New York’s Green Legacy of Bling
Today, the man who runs New York City’s housing department promised to convert failed luxury developments into apartment buildings that people with low or modest incomes can afford. That’s an audacious vow, inviting a barrage of howls from the real estate lobby. But anybody intent on making a viable economy in a warming climate should follow it with scrupulous hope. The proposal would save a heap of carbon emissions by avoiding the wreckage of partly built towers and the construction of unbuilt ones. And it can help create the workforce of a sustainable city in the next economic upturn.
On its own, the idea is elegant. Dozens of real estate projects, comprising thousands of apartments, got enough financing for developers to start construction but lost their financing when banks started withholding credit before construction completed. That leaves dozens of sites around the five boroughs, many near transit hubs, that can now become other kinds of buildings.
Like, the kind that house creative types and clerks and cops.

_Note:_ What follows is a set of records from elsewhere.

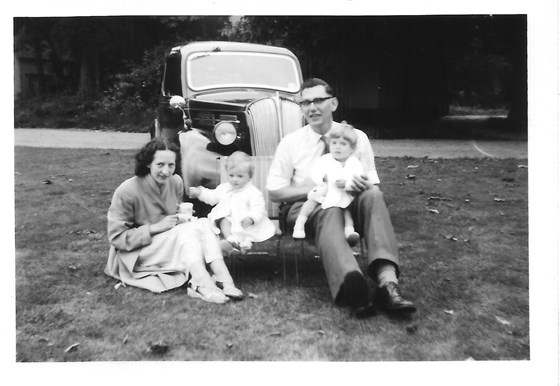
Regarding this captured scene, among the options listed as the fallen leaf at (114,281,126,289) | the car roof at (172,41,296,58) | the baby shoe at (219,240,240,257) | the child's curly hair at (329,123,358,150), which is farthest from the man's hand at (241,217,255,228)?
the car roof at (172,41,296,58)

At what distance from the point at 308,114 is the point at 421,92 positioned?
0.72 metres

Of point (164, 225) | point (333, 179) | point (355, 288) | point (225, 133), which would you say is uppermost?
point (225, 133)

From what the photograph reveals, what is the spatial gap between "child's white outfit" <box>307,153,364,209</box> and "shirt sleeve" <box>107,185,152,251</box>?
31.7 inches

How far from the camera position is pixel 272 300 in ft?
9.20

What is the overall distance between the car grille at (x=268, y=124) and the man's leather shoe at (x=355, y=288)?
959 mm

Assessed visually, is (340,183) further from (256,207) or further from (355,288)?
(355,288)

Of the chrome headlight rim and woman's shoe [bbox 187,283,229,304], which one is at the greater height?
the chrome headlight rim

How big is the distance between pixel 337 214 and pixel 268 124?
0.74m

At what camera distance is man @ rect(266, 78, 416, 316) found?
8.43 feet

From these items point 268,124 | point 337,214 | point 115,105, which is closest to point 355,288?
point 337,214

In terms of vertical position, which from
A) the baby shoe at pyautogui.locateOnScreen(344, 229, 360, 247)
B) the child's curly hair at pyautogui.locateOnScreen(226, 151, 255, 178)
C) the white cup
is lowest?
the baby shoe at pyautogui.locateOnScreen(344, 229, 360, 247)

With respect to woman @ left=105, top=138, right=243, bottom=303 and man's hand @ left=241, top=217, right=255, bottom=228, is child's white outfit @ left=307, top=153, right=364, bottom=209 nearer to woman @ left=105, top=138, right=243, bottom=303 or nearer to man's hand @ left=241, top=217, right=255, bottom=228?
man's hand @ left=241, top=217, right=255, bottom=228

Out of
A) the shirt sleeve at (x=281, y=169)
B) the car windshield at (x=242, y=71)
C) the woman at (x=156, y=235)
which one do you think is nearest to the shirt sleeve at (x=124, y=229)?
the woman at (x=156, y=235)
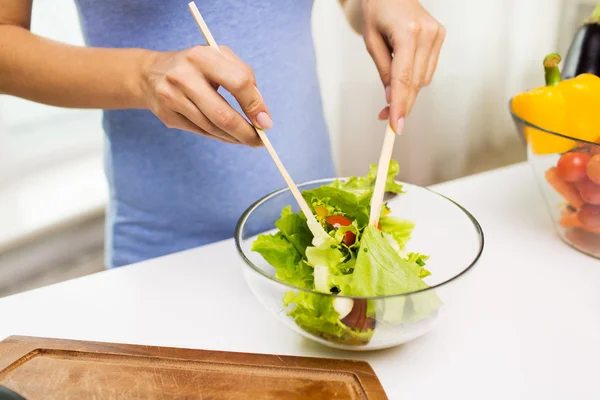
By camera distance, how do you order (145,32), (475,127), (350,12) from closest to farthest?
(145,32) < (350,12) < (475,127)

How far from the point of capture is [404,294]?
587 millimetres

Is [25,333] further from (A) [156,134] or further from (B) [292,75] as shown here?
(B) [292,75]

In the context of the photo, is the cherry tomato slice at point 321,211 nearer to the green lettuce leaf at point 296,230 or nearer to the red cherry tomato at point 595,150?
the green lettuce leaf at point 296,230

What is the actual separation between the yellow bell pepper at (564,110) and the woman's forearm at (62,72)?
57cm

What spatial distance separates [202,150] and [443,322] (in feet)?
1.70

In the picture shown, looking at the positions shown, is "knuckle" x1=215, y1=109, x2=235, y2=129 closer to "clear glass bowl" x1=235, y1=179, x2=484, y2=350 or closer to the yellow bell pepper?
"clear glass bowl" x1=235, y1=179, x2=484, y2=350

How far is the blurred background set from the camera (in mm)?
1701

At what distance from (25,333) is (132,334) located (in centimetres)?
13

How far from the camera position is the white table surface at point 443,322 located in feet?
2.14

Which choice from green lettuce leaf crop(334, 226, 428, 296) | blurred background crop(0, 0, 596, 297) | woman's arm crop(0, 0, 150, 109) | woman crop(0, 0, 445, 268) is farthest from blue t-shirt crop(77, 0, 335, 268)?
blurred background crop(0, 0, 596, 297)

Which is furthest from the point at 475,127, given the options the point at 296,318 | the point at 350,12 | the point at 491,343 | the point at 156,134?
the point at 296,318

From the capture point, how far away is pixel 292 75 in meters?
1.09

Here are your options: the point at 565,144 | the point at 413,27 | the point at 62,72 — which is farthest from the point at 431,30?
the point at 62,72

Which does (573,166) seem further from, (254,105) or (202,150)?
(202,150)
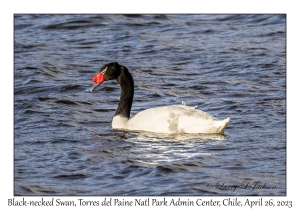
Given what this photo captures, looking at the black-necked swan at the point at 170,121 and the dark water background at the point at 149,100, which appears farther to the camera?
the black-necked swan at the point at 170,121

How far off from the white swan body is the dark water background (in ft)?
0.50

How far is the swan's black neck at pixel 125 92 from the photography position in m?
12.8

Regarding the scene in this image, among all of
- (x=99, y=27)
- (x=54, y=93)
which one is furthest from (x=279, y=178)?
(x=99, y=27)

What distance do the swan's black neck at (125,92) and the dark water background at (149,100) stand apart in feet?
1.34

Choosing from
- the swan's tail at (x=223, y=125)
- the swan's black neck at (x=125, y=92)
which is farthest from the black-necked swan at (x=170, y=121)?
the swan's black neck at (x=125, y=92)

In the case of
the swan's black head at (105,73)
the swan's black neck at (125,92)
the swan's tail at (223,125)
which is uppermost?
the swan's black head at (105,73)

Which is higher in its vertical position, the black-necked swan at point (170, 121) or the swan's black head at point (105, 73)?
the swan's black head at point (105, 73)

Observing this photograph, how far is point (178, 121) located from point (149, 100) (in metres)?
2.88

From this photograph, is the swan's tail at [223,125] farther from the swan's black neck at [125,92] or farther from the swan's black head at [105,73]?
the swan's black head at [105,73]

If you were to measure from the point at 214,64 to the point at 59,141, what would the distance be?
6055 millimetres

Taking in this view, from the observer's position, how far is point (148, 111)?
39.6ft

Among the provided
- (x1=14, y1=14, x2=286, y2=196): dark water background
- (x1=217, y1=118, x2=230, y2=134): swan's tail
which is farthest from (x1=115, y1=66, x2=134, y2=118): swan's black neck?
(x1=217, y1=118, x2=230, y2=134): swan's tail

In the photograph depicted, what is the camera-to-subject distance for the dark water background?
31.8 feet

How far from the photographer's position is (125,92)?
1298cm
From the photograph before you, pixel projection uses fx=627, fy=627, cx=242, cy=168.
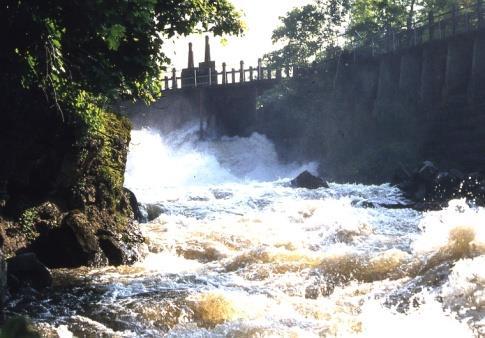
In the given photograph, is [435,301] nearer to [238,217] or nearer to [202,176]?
[238,217]

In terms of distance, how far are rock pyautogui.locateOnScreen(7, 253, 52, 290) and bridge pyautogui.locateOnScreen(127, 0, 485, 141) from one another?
2041cm

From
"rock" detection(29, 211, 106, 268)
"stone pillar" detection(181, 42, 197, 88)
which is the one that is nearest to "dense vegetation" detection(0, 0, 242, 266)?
"rock" detection(29, 211, 106, 268)

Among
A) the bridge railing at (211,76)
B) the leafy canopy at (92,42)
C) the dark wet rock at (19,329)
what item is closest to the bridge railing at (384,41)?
the bridge railing at (211,76)

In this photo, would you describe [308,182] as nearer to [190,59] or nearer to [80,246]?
[80,246]

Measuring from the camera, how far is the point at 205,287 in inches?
328

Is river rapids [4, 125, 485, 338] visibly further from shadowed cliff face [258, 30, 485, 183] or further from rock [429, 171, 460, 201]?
shadowed cliff face [258, 30, 485, 183]

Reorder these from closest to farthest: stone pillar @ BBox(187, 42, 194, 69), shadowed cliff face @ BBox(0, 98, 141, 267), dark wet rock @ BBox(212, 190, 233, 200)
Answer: shadowed cliff face @ BBox(0, 98, 141, 267)
dark wet rock @ BBox(212, 190, 233, 200)
stone pillar @ BBox(187, 42, 194, 69)

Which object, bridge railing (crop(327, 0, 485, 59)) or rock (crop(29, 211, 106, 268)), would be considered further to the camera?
bridge railing (crop(327, 0, 485, 59))

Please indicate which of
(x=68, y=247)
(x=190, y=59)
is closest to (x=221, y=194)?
(x=68, y=247)

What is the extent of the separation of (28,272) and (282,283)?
3.35m

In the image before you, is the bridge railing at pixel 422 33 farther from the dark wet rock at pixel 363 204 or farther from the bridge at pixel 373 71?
the dark wet rock at pixel 363 204

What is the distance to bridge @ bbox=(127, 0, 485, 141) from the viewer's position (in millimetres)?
28562

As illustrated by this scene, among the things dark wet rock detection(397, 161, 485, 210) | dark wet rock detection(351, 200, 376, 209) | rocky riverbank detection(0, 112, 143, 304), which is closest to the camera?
rocky riverbank detection(0, 112, 143, 304)

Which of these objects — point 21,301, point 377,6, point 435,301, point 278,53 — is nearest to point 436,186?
point 435,301
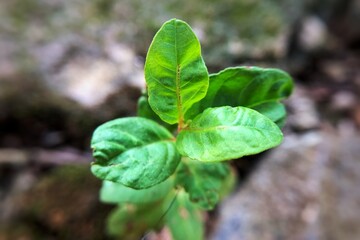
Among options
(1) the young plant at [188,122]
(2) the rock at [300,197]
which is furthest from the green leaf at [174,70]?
(2) the rock at [300,197]

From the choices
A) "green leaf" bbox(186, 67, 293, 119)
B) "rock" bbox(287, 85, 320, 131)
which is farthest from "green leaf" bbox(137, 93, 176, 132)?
"rock" bbox(287, 85, 320, 131)

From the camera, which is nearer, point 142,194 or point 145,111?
point 145,111

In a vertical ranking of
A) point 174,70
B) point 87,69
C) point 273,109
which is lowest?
point 87,69

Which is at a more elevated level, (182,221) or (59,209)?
(182,221)

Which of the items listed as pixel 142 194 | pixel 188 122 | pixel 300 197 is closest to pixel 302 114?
pixel 300 197

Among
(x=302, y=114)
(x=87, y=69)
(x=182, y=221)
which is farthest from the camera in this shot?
(x=302, y=114)

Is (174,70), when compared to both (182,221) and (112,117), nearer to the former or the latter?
(182,221)

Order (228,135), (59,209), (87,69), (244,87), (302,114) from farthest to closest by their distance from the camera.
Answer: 1. (302,114)
2. (87,69)
3. (59,209)
4. (244,87)
5. (228,135)

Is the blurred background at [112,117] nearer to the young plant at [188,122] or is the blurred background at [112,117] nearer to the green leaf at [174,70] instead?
the young plant at [188,122]
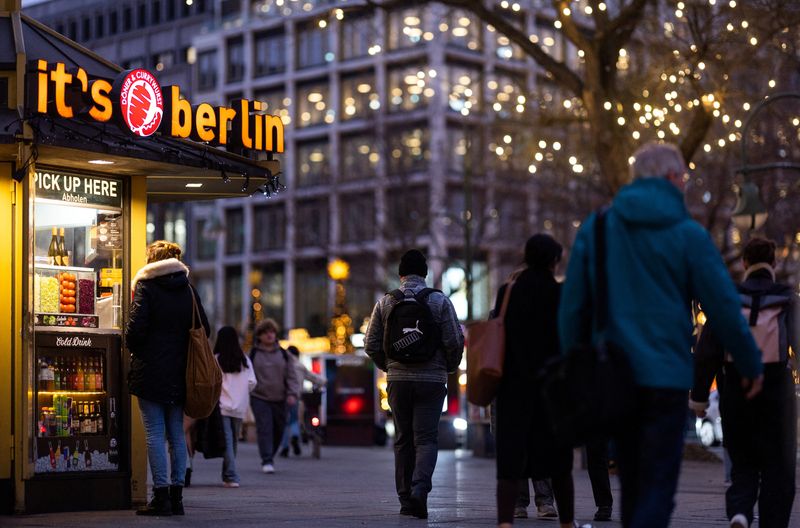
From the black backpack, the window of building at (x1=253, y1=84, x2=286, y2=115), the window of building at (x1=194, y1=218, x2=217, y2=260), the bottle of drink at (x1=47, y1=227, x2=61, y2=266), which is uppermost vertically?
→ the window of building at (x1=253, y1=84, x2=286, y2=115)

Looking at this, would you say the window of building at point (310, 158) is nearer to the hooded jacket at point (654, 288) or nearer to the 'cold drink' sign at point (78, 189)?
the 'cold drink' sign at point (78, 189)

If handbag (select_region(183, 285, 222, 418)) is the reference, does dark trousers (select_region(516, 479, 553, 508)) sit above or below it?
below

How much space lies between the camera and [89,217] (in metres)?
13.1

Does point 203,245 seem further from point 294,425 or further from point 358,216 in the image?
point 294,425

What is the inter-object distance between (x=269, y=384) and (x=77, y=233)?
31.2 feet

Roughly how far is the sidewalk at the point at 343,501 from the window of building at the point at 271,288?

The man who offered this idea, Housing Preservation and Development Commissioner Rafael Cestero, noted in a speech at the New School that “probably seven million details” lay within the idea of converting luxury projects that have no financing into apartments for the underserved low-income market. The bulkiest details involve profit. How can a lender, a developer and an investor who expected to make money by selling $54 million apartments expect to make money by renting apartments for less than $2000 a month?
The obvious answer would be one in which the city pays the original investors to walk away from the properties. But it’s not clear that the city can toss out the requisite amount of money, or that other investors would arrive promptly to build the affordable units. Tax credits for anyone who invests in affordable housing, or tax breaks for the people who build it, can play a role. So can grants from federal agencies for building energy-efficient apartments. The developers will shriek until they get the choice cuts of whatever the government serves, and advocates will mistrust developers. All this keeps reporters, and democracy, humming.
What’s essential about the idea is its ecological good sense. Preservationists like to say that “the greenest building is the one you don’t have to build.” Reuse a building and you avoid wreckage, new sourcing, lots of truck traffic, and so forth. Likewise, the greenest city is the one that can absorb low-wage workers, entrepreneurs, artists and activists without forcing big increases in car travel and far-flung infrastructure.
That would be quite a legacy for the real-estate bubble.